10/01/2025
By Nazim Ahmed Belabbaci

Candidate Name: Nazim Belabbaci
Degree: Doctoral
Defense Date: Thursday, Oct. 9, 2025
Time: Noon - 1 p.m. EST
Location: Hybrid DAN 309 or via Zoom.

Committee Members:

  • Chair: Mohammad Arif Ul Alam, PhD, Assistant Professor, Richard A Miner School of Computer and Information Sciences, UMass Lowell
  • Benyuan Liu, PhD, Professor, Richard A Miner School of Computer and Information Sciences, UMass Lowell
  • Yan Luo, Ph.D. , Professor, Department of Electrical and Computer Engineering, UMass Lowell
  • Hassan Ghasemzadeh, PhD,  Program Director & Associate Professor, College of Health Solutions, Arizona State University (ASU)

Title: Integrated Hardware-Enabled Predictive Framework: Advancing Health Monitoring and Disease Diagnosis with Conditional Diffusion Models and Deep Learning

Abstract: "Accurate and continuous monitoring of health vitals, along with disease diagnosis from sequential data such as time-series and spectroscopy, is critical for health safety and optimizing human performance across diverse populations. Yet current methods often suffer from limited precision, insufficient data availability, and poor generalizability to real-world conditions. Many existing approaches depend on complex hardware or employ basic algorithms that fail to fully leverage the richness of temporal and spectral signals.
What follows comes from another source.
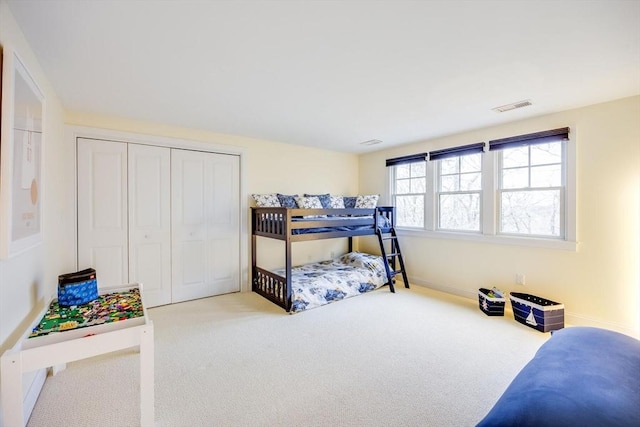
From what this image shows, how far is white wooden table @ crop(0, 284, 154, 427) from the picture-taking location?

Some methods are also further handicapped by a lack of robust, high-quality training data, ultimately limiting their effectiveness and reliability in practical, everyday healthcare applications.
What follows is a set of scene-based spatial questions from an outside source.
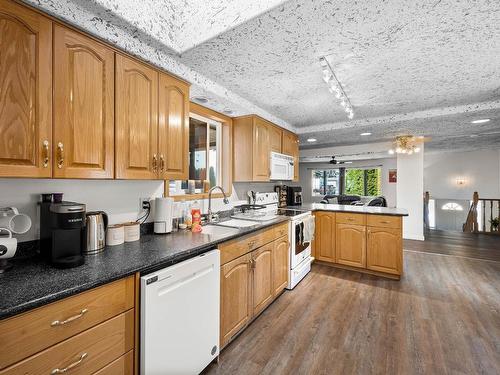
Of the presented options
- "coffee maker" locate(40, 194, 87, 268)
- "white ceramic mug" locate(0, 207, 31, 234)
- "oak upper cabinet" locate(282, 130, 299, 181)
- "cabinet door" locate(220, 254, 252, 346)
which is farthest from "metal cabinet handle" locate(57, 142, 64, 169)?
"oak upper cabinet" locate(282, 130, 299, 181)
This PhD research addresses these gaps across three application domains. First, in crowd health monitoring, we designed and validated hybrid predictive pipelines (Positionally Encoded Transformers, LSTM-Tabnet) on real-world physiological time-series data. This established a foundation for robust temporal modeling. Second, to address data scarcity in spectroscopy, we applied a class-conditioned diffusion model to FTIR spectral data for cancer diagnosis. We generated realistic synthetic spectra and combining them with the hybrid pipelines from the first phase to improve classification accuracy by up to 6%. Finally, in wearable hydration monitoring, we developed the HydroTrack prototype equipped with light spectroscopy sensors, completed an IRB-approved data collection. We aim to extend the end-to-end framework from sensing to synthetic augmentation and predictive modeling.

Collectively, these contributions demonstrate how we can overcome major barriers in health data acquisition and model generalizability. The proposed framework have strong potential to establish scalable, reliable, and data-efficient standards for health monitoring across diverse biomedical domains".